EXTRACTED INFORMATION:
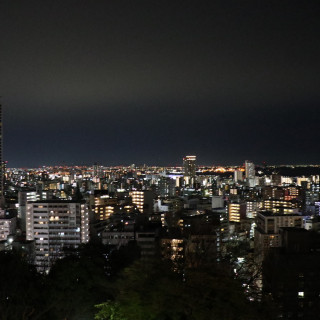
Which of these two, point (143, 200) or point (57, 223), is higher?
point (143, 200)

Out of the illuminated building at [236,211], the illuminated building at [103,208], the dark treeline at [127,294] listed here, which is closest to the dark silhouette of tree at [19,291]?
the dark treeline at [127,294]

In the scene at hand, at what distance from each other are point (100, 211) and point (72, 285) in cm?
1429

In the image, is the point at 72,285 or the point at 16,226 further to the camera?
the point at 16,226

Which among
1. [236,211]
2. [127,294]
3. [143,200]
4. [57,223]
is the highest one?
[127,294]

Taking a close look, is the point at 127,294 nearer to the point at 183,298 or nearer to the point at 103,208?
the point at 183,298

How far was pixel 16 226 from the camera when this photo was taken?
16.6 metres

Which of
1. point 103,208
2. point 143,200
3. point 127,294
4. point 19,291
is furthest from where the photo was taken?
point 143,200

---

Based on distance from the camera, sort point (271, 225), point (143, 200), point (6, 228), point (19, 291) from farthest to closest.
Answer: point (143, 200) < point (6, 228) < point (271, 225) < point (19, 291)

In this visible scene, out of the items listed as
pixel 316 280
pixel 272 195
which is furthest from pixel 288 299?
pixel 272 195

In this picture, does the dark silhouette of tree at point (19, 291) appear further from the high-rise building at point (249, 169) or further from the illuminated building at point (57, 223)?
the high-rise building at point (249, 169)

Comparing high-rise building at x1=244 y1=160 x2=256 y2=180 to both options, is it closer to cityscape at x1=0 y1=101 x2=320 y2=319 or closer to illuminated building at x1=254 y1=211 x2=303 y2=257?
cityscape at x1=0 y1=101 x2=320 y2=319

* * *

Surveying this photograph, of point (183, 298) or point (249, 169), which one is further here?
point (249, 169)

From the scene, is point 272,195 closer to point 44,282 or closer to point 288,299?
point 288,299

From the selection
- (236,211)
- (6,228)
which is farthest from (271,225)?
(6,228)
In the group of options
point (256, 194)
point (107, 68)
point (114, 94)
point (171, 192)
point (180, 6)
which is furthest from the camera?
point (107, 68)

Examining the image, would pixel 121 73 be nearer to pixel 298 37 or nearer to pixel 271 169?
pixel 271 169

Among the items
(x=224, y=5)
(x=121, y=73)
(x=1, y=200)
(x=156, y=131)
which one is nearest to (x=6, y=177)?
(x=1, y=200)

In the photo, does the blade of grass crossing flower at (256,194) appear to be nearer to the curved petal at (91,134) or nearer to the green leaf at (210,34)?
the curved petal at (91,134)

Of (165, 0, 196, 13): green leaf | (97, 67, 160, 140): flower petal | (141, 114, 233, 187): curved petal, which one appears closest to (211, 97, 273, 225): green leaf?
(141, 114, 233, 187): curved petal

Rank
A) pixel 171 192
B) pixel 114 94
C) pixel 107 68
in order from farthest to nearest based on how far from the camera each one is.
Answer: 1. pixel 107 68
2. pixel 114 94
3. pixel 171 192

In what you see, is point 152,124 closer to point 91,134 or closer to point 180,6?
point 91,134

EXERCISE REQUIREMENTS: Please pull out of the data above every line containing the word "image", matching case exactly.

RESPONSE BELOW:
In the image, is the point at 72,285 or the point at 16,226 further to the camera?
Examining the image, would pixel 121 73 be nearer to pixel 298 37 or nearer to pixel 271 169?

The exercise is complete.